Opera in the cinema is a mixed blessing, to tell the truth last Saturday was the evening from hell. I mean really, as the delicious Jonas Kaufmann himself put it, most people would tell Werther, Masenet’s hero to “give us a break”. Actually I have seen practically every opera known to man many times over, but this one has cured me forever, the man ( Werther) needs treatment and medication. After three hours of moaning and ranting, there is slow death from self inflicted wounds, because he couldn’t get his leg over with the prissy heroine. Just when you think it’s over, he starts on again. The one consolation was that Jonas Kaufmann is, literally drop dead gorgeous. As for the two ladies sitting next to me, they set out a four course meal on their laps and noisily consumed some sort of vile fish salad ,spaghetti Bolognese, trifle, sweets and biscuits rounded off with a Thermos of instant coffee smelling of fart, quite a lot of which they squirted on yours truly through ill fitting dentures. The Gun would have come in very handy, well enough said. Except of course for the idiotic opera talk from the groupies who get opera on the cheap and eat repulsive food out of plastic trays as if they are on a flight to Lanzarotti (however you spell it) while they watch but don’t really listen. I have thought about this; opera is not meant to be on the cheap, it is supposed to be a real live experience without other peoples sound effects. To each his own, give me the ballet any day, but never in the cinema.
Werther or as the phonies say “Wertharrrrgh” accent on the last bit, needed a good session with Family Constellations. I wish I were twenty years younger, I would have understood so much more about breaking the destructive patterns in families, it may only take one person to do it. What I never realized was how voices from the past reflect in the subconscious DNA in the family dynamic, like sheep who inherit a knowledge of their grazing territory. One session brings many of these cycles out of the shadows. That is of course why early intervention when children are bereaved is so vital, before the cycle of guilt and blame takes a pernicious grip.
There is something about some opera lovers, take for example the Sainted One, who by and large does not express any emotions except about sport on the TV, he cannot empathize with real things like “The Life of Jayne,” spelt with a Y of course.
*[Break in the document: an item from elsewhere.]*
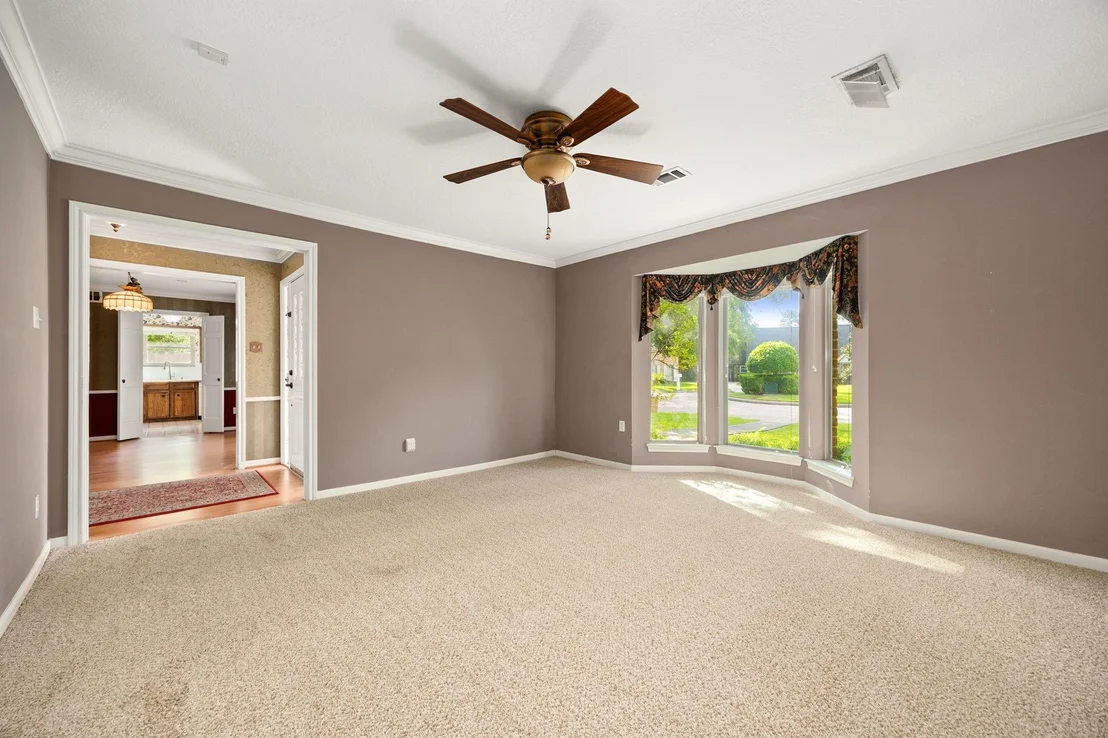 Photo of 6806 Billingham Court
She is the beautiful black and white dove who feeds in our garden, and has been here for three years or more. Jayne has taken to mixing with very low class pigeons. She brings three of these birds home for dinner, and I am in a state of near nervous breakdown, because I think she is in a serious relationship with one of them, he is an ugly brute with no table manners, she could do so much better for herself. The SO will not talk about this, or offer any helpful suggestions, except for the nasty mention of a gun the other day. I tell you he obviously doesn’t cry, politicians don’t, except for George Osborn who blubbed theatrically at Margaret Thatchers Funeral, because he was apparently thinking about his nan it was a sickening vision. Well the S.O. weeps in opera’s, he did while the idiotic “Wertharrrgh” blew his innards out. This is rather creepy and I try to pretend we are not together, but then, I do know there have been some very deranged men who wept like babies to Wagner and suchlike and then did some really horrible things. I have talked to Jayne about all this, watch this space.